Name of the Committee

1

Audit Committee

2

Nomination and Remuneration Committee

3

Stakeholder Relationship committee

4

Corporate Social Responsibility Committee

AUDIT COMMITTEE RECOMMENDATIONS

During the year, the recommendations of Audit Committee, if any
were accepted by the Board of Directors.

NOMINATION AND REMUNERATION POLICY

The Company has formulated and adopted the Nomination and
Remuneration Policy in accordance with the provisions of the
Companies Act, 2013 read with the Rules framed thereunder
and the SEBI (Listing Obligations and Disclosure Requirements)
Regulations, 2015.

The Nomination and Remuneration Committee has formulated
the criteria for appointment of Executive, Non-Executive and
Independent Directors on the Board of Directors of the Company
and persons in the Senior Management of the Company,
their remuneration including determination of qualifications,
positive attributes, independence of directors and other
matters as provided under sub-section (3) of Section 178 of the
Companies Act, 2013 (including any statutory modification(s) or
re-enactment(s) thereof for the time being in force).

The salient aspects covered in the Remuneration policy have been
outlined in the corporate governance report which forms part of
this report.

PERFORMANCE EVALUATION OF THE BOARD,
COMMITTEES AND INDIVIDUAL DIRECTORS

Pursuant to the provisions of the Companies Act, 2013 read with
Rules framed thereunder and in compliance with the requirements
of the SEBI (LODR) Regulations, 2015, the Board has carried out the
annual performance evaluation of the Board as a whole, Individual
Directors including Independent Directors (IDs), Non-Independent
Directors, Chairperson and the Board Committees.
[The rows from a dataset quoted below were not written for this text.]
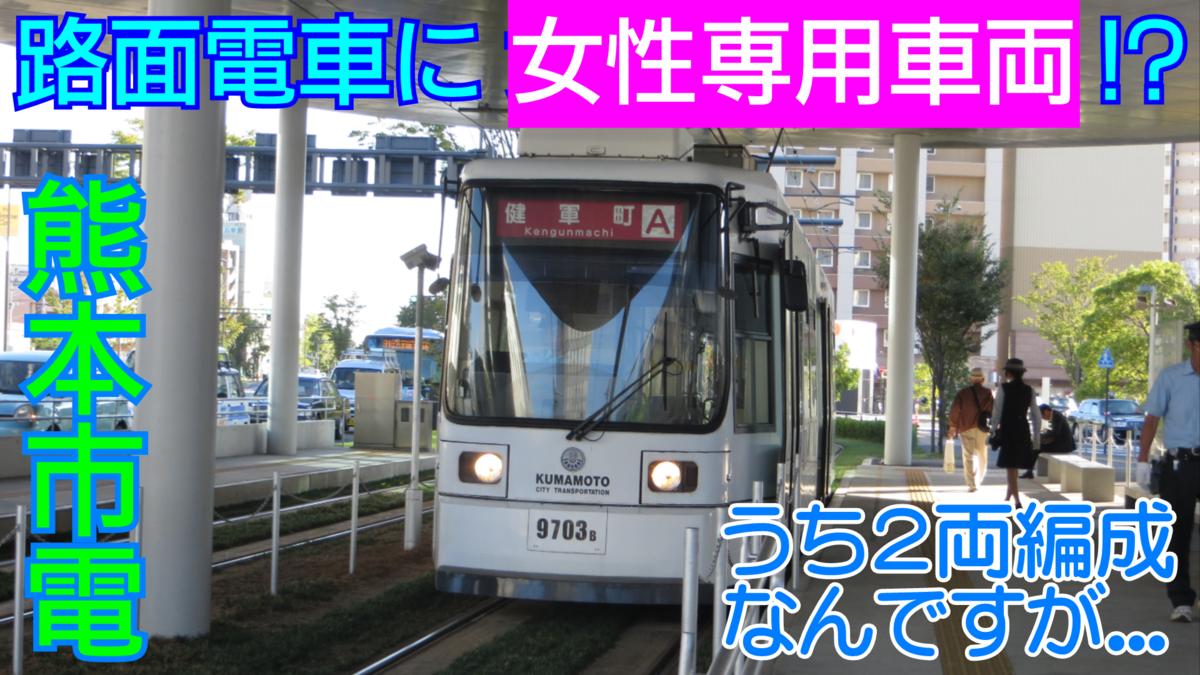 f:id:su62numa381:20200902013951p:plain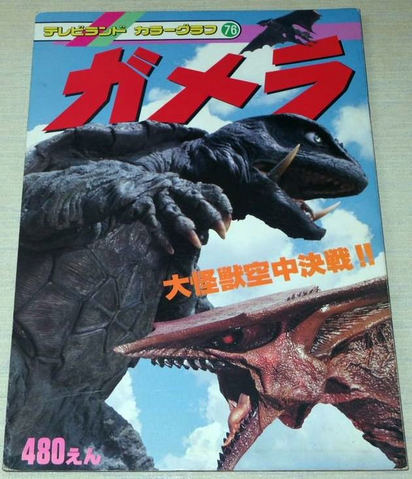 File:Gamera 1995 Magazine cover .png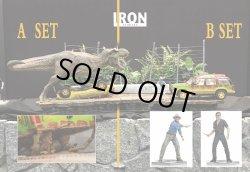 画像1: IRON STUDIOS 1/10 ジュラシック・パーク Tレックス/ティラノサウルス グラント博士 マルコム博士 植物フェンス ディスプレイスタンド ジオラマ *予約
A structured
questionnaire was prepared after taking into consideration the
inputs received from the Directors, covering various aspects of
the Board's functioning such as adequacy of the composition of
the Board and its Committees, Meetings of the board, functioning
of the board, effectiveness of board processes, Board culture,
execution and performance of specific duties, obligations and
governance.

The exercise was also carried out to evaluate the performance
of individual directors including the Chairman of the Board, who
were evaluated on parameters such as level of engagement
and contribution, independence of judgment, safeguarding the
interest of the Company and its minority shareholders etc.
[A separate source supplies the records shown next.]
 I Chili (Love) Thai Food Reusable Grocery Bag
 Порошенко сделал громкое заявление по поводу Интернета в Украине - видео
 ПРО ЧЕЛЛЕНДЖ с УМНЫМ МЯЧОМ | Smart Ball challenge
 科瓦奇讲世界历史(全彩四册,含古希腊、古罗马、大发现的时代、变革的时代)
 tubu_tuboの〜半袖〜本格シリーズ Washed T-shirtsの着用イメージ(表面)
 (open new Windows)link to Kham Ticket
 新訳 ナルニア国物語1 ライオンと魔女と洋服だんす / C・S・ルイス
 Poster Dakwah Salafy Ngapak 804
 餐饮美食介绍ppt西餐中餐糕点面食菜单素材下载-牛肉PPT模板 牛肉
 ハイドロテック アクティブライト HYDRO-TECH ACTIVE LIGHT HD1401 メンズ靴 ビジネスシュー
The performance evaluation of individual directors was carried
out by the entire Board excluding the director being evaluated.

The performance evaluation of the Board as well as performance
of the every Committee was also carried out by the entire Board.
The Board has evaluated the composition of Board, its committees,
experience and expertise, performance of specific duties and
obligations, governance matters, etc.

Further, the Board of Directors have carried out the evaluation of
the IDs, which includes the performance of the IDs and fulfillment
of the independence criteria as specified in the Listing Regulations
and their independence from the management. The directors who
were subject to evaluation did not participate in the proceedings
of the meeting. Independent Directors reviewed the performance
of the Chairman of the Company, taking into account the views of
executive directors and non-executive directors.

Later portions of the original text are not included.